The parts of the tin-can cello's body (excluding the bucket and all of the components; just talking about the wooden body pictured above) are as follows, from top to bottom, with rough length of each part:

  1. Scroll and pegbox (9")
  2. Neck (the part the fingerboard attaches to) (13")
  3. Curve (11 ½")
  4. Dowel (27")
I have been working this afternoon on finalizing the curved portion of the neck. I noticed last night, running my hand along the curve, that there were some bulges and hollows -- this afternoon I've been endeavoring to smooth that out, using the rasp I bought from StewMac, which I must say is one of the nicest hand tools I've encountered. Then I went over it with 80-grit sandpaper, and it's looking nice. I think I'm about to the point with Scroll, Neck and Curve, that I can start sanding with finer grits.

The curve has been interesting because I have no template whatsoever for it. I layed out the position of the upper neck using the fingerboard as a reference, and then I layed out the curve based on what I thought would look nice and would be strong.

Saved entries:
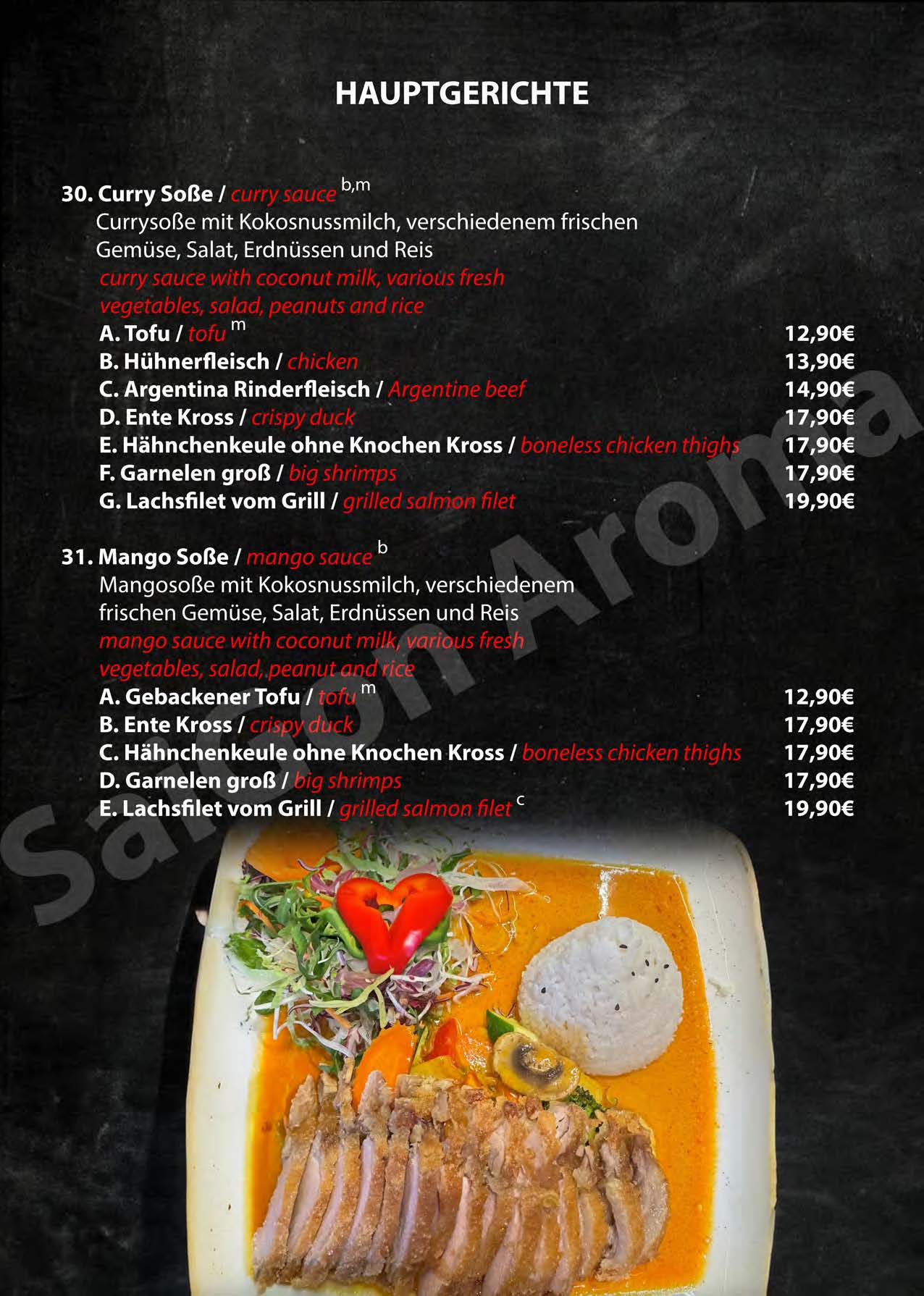 HAUPTGERICHTE

30. Curry Soße / curry sauce $^{b,m}$
Currysoße mit Kokosnussmilch, verschiedenem frischen Gemüse, Salat, Erdnüssen und Reis
curry sauce with coconut milk, various fresh vegetables, salad, peanuts and rice
A. Tofu / tofu $^{m}$ 12,90€
B. Hühnerfleisch / chicken 13,90€
C. Argentina Rinderfleisch / Argentine beef 14,90€
D. Ente Kross / crispy duck 17,90€
E. Hähnchenkeule ohne Knochen Kross / boneless chicken thighs 17,90€
F. Garnelen groß / big shrimps 17,90€
G. Lachsfilet vom Grill / grilled salmon filet 19,90€

31. Mango Soße / mango sauce $^{b}$
Mangosoße mit Kokosnussmilch, verschiedenem frischen Gemüse, Salat, Erdnüssen und Reis
mango sauce with coconut milk, various fresh vegetables, salad, peanut and rice
A. Gebackener Tofu / tofu $^{m}$ 12,90€
B. Ente Kross / crispy duck 17,90€
C. Hähnchenkeule ohne Knochen Kross / boneless chicken thighs 17,90€
D. Garnelen groß / big shrimps 17,90€
E. Lachsfilet vom Grill / grilled salmon filet $^{c}$ 19,90€

Saigon Aroma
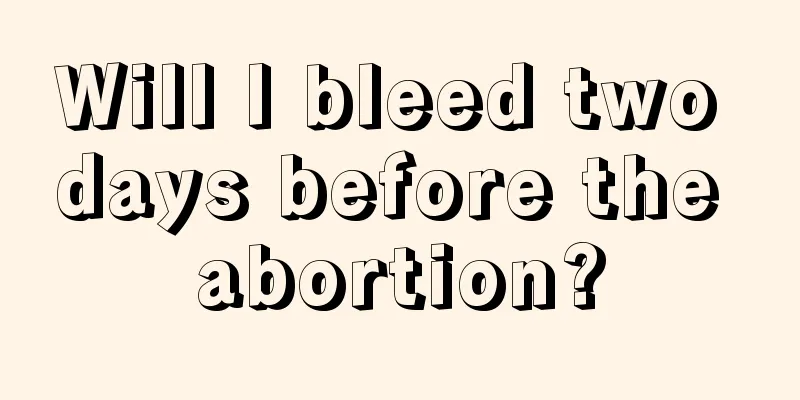 Will I bleed two days before the abortion?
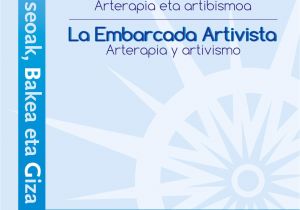 seoak, Bakea eta Giza

Arterapia eta artibismoa

La Embarcada Artivista
Arterapia y artivismo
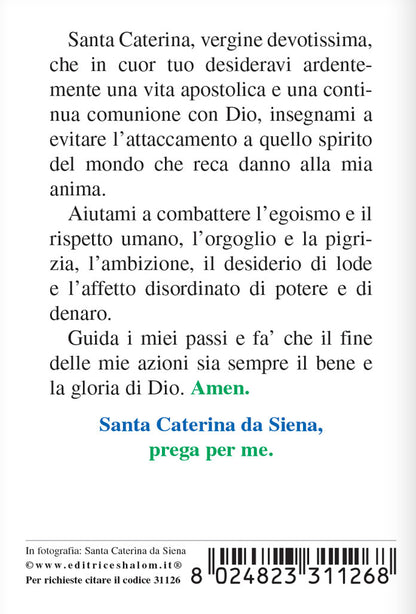 Santa Caterina, vergine devotissima, che in cuor tuo desideravi ardentemente una vita apostolica e una continua comunione con Dio, insegnami a evitare l'attaccamento a quello spirito del mondo che reca danno alla mia anima.

Aiutami a combattere l'egoismo e il rispetto umano, l'orgoglio e la pigrizia, l'ambizione, il desiderio di lode e l'affetto disordinato di potere e di denaro.

Guida i miei passi e fa' che il fine delle mie azioni sia sempre il bene e la gloria di Dio. Amen.

Santa Caterina da Siena,
prega per me.

In fotografia: Santa Caterina da Siena
©www.editriceshalom.it®
Per richieste citare il codice 31126

8 024823 311268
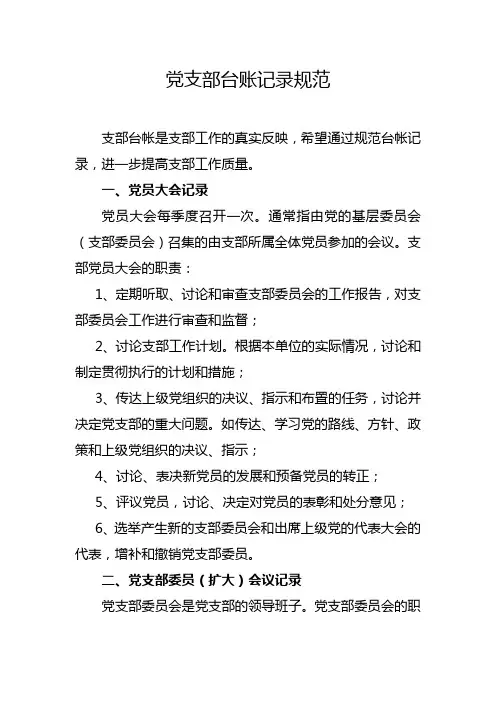 党支部台账记录规范

支部台帐是支部工作的真实反映，希望通过规范台帐记录，进一步提高支部工作质量。

一、党员大会记录

党员大会每季度召开一次。通常指由党的基层委员会（支部委员会）召集的由支部所属全体党员参加的会议。支部党员大会的职责：

1、定期听取、讨论和审查支部委员会的工作报告，对支部委员会工作进行审查和监督；

2、讨论支部工作计划。根据本单位的实际情况，讨论和制定贯彻执行的计划和措施；

3、传达上级党组织的决议、指示和布置的任务，讨论并决定党支部的重大问题。如传达、学习党的路线、方针、政策和上级党组织的决议、指示；

4、讨论、表决新党员的发展和预备党员的转正；

5、评议党员，讨论、决定对党员的表彰和处分意见；

6、选举产生新的支部委员会和出席上级党的代表大会的代表，增补和撤销党支部委员。

二、党支部委员（扩大）会议记录

党支部委员会是党支部的领导班子。党支部委员会的职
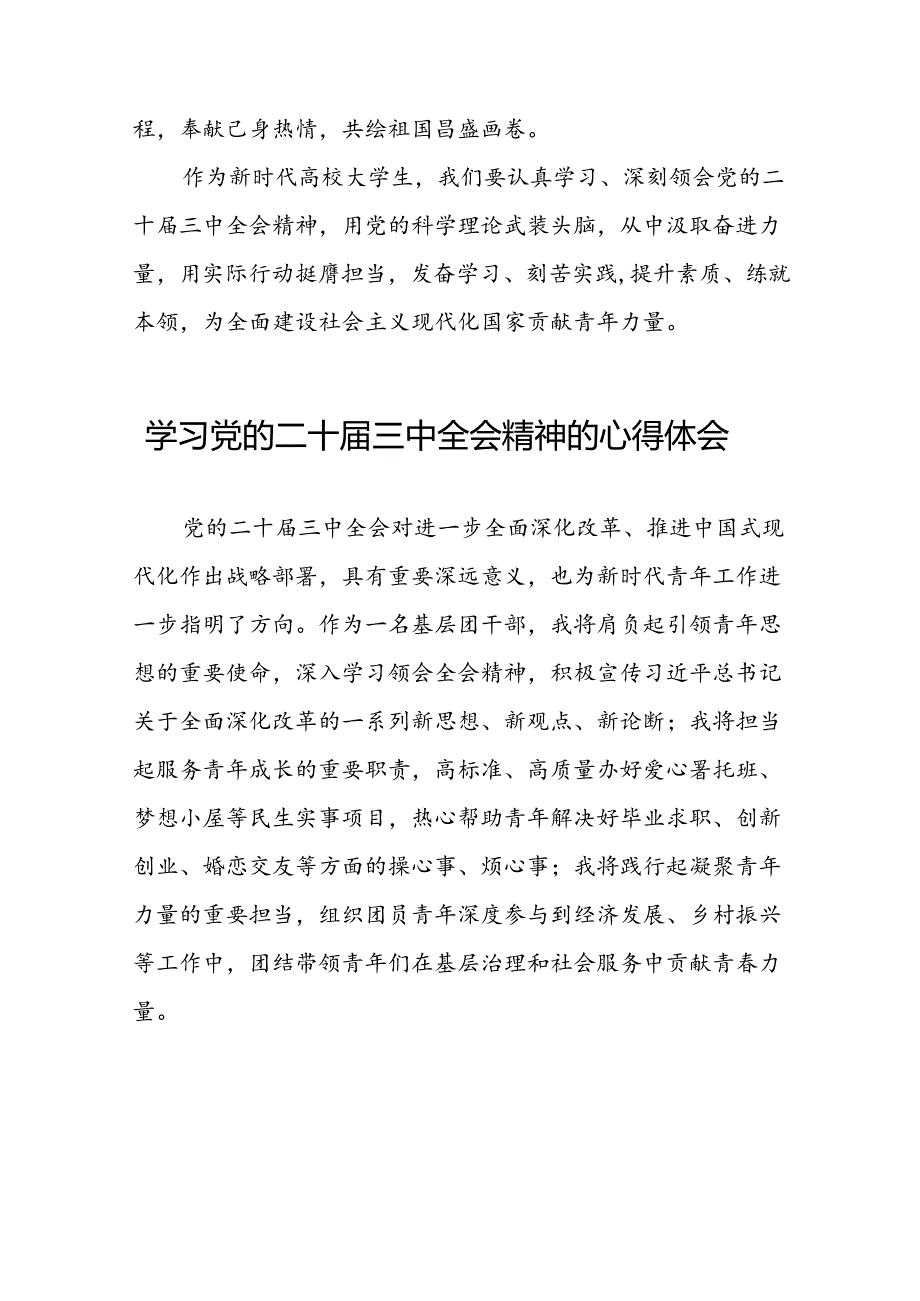 程，奉献己身热情，共绘祖国昌盛画卷。

作为新时代高校大学生，我们要认真学习、深刻领会党的二十届三中全会精神，用党的科学理论武装头脑，从中汲取奋进力量，用实际行动挺膺担当，发奋学习、刻苦实践，提升素质、练就本领，为全面建设社会主义现代化国家贡献青年力量。

学习党的二十届三中全会精神的心得体会

党的二十届三中全会对进一步全面深化改革、推进中国式现代化作出战略部署，具有重要深远意义，也为新时代青年工作进一步指明了方向。作为一名基层团干部，我将肩负起引领青年思想的重要使命，深入学习领会全会精神，积极宣传习近平总书记关于全面深化改革的一系列新思想、新观点、新论断；我将担当起服务青年成长的重要职责，高标准、高质量办好爱心暑托班、梦想小屋等民生实事项目，热心帮助青年解决好毕业求职、创新创业、婚恋交友等方面的操心事、烦心事；我将践行起凝聚青年力量的重要担当，组织团员青年深度参与到经济发展、乡村振兴等工作中，团结带领青年们在基层治理和社会服务中贡献青春力量。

**Instructions to follow**.
Write out the passage on the tin-can cello word for word, from "1. Scroll and" up to and including "would be strong.".

**Written solution**.
1. Scroll and pegbox (9")
  2. Neck (the part the fingerboard attaches to) (13")
  3. Curve (11 ½")
  4. Dowel (27")
I have been working this afternoon on finalizing the curved portion of the neck. I noticed last night, running my hand along the curve, that there were some bulges and hollows -- this afternoon I've been endeavoring to smooth that out, using the rasp I bought from StewMac, which I must say is one of the nicest hand tools I've encountered. Then I went over it with 80-grit sandpaper, and it's looking nice. I think I'm about to the point with Scroll, Neck and Curve, that I can start sanding with finer grits.

The curve has been interesting because I have no template whatsoever for it. I layed out the position of the upper neck using the fingerboard as a reference, and then I layed out the curve based on what I thought would look nice and would be strong.